## READme:

Jupyter Notebook & train data for recreating the normative charts from [Dimitrova et al., (2020)](https://www.biorxiv.org/content/10.1101/2020.08.05.228700v1.abstract). This notebook will allow the user to:

- run Gaussian Process Regression (GPR) on the normative volumetric data provided in ./data/
- fit the model to new test dataset (e.g. mydata.csv & mycov.csv) provided by the user
- calculate Z-scores for the new dataset based on the normative charts
- plot the new dataset overlaid onto the normative charts

The data provided here include sMRI scans from 274 term-born infants from the [developing Human Connectome Project](http://www.developingconnectome.org/), preprocessed with the official [dHCP structural pipeline](https://github.com/BioMedIA/dhcp-structural-pipeline) [(Makropoulos et al., 2018)](https://pubmed.ncbi.nlm.nih.gov/29409960/). For more information regarding the sample check out [Dimitrova et al., (2020)](https://www.biorxiv.org/content/10.1101/2020.08.05.228700v1.abstract).

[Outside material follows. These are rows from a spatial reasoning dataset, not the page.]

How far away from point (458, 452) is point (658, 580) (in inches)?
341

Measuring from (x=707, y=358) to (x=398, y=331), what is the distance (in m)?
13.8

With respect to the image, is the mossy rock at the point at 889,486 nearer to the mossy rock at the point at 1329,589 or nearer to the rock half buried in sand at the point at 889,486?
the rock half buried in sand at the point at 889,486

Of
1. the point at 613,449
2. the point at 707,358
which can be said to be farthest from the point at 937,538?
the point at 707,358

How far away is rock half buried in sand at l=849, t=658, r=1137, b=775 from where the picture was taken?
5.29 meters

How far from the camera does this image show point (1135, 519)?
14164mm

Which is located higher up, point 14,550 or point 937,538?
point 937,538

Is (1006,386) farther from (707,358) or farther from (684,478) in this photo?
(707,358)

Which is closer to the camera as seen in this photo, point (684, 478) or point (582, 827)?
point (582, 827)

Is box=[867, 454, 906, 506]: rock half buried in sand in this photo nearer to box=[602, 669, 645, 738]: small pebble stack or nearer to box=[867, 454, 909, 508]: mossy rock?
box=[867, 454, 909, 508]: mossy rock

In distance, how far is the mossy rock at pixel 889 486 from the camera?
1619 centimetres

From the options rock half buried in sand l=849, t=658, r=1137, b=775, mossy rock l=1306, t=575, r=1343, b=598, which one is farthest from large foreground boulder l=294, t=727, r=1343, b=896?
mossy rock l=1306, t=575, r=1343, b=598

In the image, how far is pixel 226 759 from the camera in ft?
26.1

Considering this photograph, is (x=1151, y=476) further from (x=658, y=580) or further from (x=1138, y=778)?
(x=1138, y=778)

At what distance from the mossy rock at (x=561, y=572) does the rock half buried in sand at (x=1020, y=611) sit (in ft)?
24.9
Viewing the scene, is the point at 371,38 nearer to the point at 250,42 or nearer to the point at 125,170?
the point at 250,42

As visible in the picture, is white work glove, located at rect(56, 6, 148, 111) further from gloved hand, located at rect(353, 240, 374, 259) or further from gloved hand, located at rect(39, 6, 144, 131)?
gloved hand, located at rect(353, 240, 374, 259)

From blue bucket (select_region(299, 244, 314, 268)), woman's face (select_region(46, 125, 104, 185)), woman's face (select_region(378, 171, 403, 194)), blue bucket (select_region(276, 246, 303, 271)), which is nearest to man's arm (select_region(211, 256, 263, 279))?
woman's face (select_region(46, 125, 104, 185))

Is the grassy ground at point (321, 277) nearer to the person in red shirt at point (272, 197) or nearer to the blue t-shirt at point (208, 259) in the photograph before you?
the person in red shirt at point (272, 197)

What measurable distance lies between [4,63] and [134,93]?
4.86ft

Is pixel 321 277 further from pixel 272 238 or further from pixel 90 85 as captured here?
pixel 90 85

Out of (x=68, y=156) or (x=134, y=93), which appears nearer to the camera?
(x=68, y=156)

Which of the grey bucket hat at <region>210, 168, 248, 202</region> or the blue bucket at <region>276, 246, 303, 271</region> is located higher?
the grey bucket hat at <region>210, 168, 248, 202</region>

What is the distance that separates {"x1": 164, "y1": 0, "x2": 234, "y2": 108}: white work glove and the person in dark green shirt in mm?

Please note this is an initial commit and the notebook requires the holdout dataset/covs to be provided in a specific format. Please open and run the notebook from the current working directory. 

--------------
### Input data provided by the user:

- `mydata.csv` - a csv file with no header, containing the volumes in **mm3**, where regions are arranged as follow: 
           
           
     - Regions:           
            - CSF 
            - cortical Grey Matter (cGM)
            - White Matter (WM)
            - Ventricles (lateral ventricles + cavum)
            - Cerebellum
            - Brainstem
            - Caudate Right
            - Caudate Left
            - Lentiform Right (Pallidum & Putamen)
            - Lentiform Left (Pallidum & Putamen)
            - Thalamus Left
            - Thalamus Right
            - Total Tissue Volume (TTV) - All brain GM & WM tissue
            - Total Brain Volume (TBV) - All brain GM & WM tissue & ventricles
            - Intracranila Volume (ICV) - All brain GM & WM tissue & ventricles & CSF

- `mycov.csv` - a csv file with no header, where the covariates are arranges as follow: 

            - PMA at scan (in weeks) e.g. for an infants scanned at 40 1/7 this will be 40.14
            - sex 1 = male; 2 = female

\**each row represents a subject*\*


---------------------
### Output data:

Creates two directories: `./zscores` and `./figures`

- ./zscores/`my_holdout_Zscores.csv` - Z-scores from data provided in mydata.csv

- ./figures/`mydata_female_{}.png` - plots showing mydata overlaid onto the normative charts
          

------------------
### Dependencies:

- python => 3.7
- numpy
- pandas
- [GPy](https://github.com/SheffieldML/GPy)
- matplotlib


-------------
### Load packges:

In [None]:
import pandas as pd             # pd.__version__         '0.25.1'
import numpy as np              # np.__version__         '1.17.2'
import matplotlib.pyplot as plt # matplotlib.__version__ '3.1.1'
import GPy                      # GPy.__version__        '1.9.6'
from datetime import datetime
import os

class style:
   p = '\033[95m'
   b = '\033[94m'
   bold = '\033[1m'
   end = '\033[0m'

-----------------
### Load Normative dHCP data:

1. Volumetric data: 
    - `term-train-0dot5mm.csv` - original dHCP 0.5mm resolution (274 infants)
    - `term-train-1mm.csv` - downsampled 1mm resolution (263 infants)
 
 *(change in cell)*
    

2. Covariates - `csv` file with data in order - PMA, sex, where:
 
    - `PMA at scan`: postmenstrual age at scan as floats 
    - `sex`: where 1 = male and 2 = female
    
Use `term_train_cov_0dot5mm.csv` or `term_train_cov_1mm.csv` depending on which resolution is chosen.

In [None]:
data_dir = os.path.join(os.getcwd(), 'data')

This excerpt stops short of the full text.